Many young people in Iraq have never known peace and security. The 2003 Iraq war was followed by years of sectarian violence that erupted in heavy fighting between the Iraqi military and the Islamic State of Iraq (ISIS) in late 2013. Today, roughly 3 million Iraqis remain internally displaced due to ongoing conflicts, with more and more young people born into lives defined by violence and instability.
Nearly half (45%) of the global burden of disease for young people can be attributed to mental disorders. Yet their mental and emotional needs often go forgotten or ignored in the midst of crisis—leaving them debilitated by traumatic experiences during the most vulnerable time of their lives. In Iraq, there exists an acute shortage of mental health services to help those displaced by conflict cope with stress and uncertainty. International Medical Corps is working hard to fill this troubling gap, led largely by the efforts of Dr. Sarmad Yahia.
Born in Baghdad, Dr. Yahia spent several years after graduating from medical school working in various fields, including as a military doctor and serving in juvenile courts. He joined International Medical Corps about three years ago in the midst of the ISIS crisis, providing psychiatric treatments for refugees and internally displaced persons (IDPs) on the periphery of Baghdad. “Imagine how miserable they are,” he says of the IDPs. “Imagine living in a house with electricity and water, and—just like that—having to leave everything behind and live in a tent in the desert.
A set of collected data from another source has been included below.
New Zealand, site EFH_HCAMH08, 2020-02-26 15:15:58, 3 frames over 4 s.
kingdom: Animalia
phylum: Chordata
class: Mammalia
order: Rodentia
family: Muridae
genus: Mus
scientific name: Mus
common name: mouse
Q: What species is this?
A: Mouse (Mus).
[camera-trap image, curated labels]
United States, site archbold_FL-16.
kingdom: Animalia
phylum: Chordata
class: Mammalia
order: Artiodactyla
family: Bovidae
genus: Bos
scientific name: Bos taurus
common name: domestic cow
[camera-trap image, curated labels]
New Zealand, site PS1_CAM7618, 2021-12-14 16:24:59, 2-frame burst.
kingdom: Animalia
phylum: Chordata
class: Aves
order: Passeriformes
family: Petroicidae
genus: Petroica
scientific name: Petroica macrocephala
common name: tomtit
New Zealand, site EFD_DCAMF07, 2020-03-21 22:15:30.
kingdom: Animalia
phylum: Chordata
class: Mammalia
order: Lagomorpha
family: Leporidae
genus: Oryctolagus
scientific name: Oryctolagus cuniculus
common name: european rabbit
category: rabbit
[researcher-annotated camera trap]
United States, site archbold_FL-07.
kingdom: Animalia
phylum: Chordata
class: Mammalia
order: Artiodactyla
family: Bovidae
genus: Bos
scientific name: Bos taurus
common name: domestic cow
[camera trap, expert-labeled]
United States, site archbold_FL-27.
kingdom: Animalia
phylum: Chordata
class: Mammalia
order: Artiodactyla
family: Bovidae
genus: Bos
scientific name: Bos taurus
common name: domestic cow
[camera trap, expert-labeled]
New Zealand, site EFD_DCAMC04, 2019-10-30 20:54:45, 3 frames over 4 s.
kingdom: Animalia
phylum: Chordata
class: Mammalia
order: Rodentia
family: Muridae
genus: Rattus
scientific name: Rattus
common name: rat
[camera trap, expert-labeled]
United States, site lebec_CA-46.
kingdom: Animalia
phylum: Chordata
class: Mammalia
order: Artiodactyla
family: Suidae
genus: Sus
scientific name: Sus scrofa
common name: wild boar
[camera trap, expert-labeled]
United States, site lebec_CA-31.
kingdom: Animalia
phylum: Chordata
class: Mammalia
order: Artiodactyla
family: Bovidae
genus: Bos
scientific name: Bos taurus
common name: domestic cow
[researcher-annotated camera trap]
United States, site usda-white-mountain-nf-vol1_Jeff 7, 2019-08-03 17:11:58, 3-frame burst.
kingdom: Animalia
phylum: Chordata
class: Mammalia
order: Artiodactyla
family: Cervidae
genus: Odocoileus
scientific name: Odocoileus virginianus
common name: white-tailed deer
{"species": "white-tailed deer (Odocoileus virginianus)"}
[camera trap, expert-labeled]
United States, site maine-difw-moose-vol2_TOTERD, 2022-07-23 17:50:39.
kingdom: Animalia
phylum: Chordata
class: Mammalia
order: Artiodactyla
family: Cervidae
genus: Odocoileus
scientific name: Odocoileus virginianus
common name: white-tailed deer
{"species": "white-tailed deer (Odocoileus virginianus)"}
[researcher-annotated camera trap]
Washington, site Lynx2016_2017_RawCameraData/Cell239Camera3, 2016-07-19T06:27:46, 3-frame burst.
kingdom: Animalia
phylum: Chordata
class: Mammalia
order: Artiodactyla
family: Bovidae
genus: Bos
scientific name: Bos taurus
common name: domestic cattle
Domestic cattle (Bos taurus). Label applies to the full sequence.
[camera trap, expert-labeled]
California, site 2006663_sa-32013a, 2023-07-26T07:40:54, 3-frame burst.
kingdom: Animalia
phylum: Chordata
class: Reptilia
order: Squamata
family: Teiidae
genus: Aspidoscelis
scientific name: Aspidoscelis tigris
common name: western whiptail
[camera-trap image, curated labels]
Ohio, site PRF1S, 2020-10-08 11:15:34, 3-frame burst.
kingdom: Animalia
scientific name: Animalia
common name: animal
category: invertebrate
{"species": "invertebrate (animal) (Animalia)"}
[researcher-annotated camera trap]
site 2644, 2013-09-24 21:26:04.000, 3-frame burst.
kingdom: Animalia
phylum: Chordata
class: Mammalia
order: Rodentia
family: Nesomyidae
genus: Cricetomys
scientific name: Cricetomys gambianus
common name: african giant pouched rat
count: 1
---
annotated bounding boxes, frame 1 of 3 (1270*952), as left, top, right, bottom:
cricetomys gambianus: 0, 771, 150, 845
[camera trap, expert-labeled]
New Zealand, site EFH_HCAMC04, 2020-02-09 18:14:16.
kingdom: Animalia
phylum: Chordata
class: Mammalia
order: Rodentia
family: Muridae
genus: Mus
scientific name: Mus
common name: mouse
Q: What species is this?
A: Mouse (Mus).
What would your feeling be?”
International Medical Corps was one of the first international NGOs to work in the Salah ad Din region, to which IDPs fled because it was a “liberated” and a relatively safer area. For the last several years, he has been the only psychiatrist in the region, working with a team to provide integrated mental health services that include psychiatric consultations, case management and outreach through community health workers. “We are a group,” says Dr. Yahia. “I would not succeed without a case manager or outreach officer—I work with all of them.”
Dr. Yahia and his colleagues are able to provide continuous mental health training in Salah ad Din, thanks to what he attributes to a significant jump in psychiatric quality in the region. He has been asked by the local medical college to train fifth-year medical students, and the local government to continue to fill gaps in providing service. At the national level, International Medical Corps has been helping the Ministry of Health to develop and implement a countrywide mental health and psychosocial support services strategy. Says Dr. Yahia, “So many people have said to us: ‘If you were not here, we would die.’”
As Dr. Yahia sees firsthand every day, mental and emotional health are critical to the strength of individuals and communities—and lasting resilience comes from the inside out. With youth in particular, he and his colleagues are working against a ticking clock, as young people’s ability to grow into healthy adults depends on their mental health and wellbeing. In Iraq, a lost generation needs deep healing and a chance to build the future it deserves. It needs the support of many more like Dr. Yahia.
International Medical Corps was among the first international NGOs to establish lifesaving humanitarian programs in Iraq in the wake of the 2003 US-led invasion. We have been there ever since and have assisted those in need in all 18 of the country’s governorates. Since 2014, our efforts have focused on meeting the needs of Syrian refugees and conflict-affected Iraqis in northern and central Iraq who are threatened by ongoing violence and insecurity.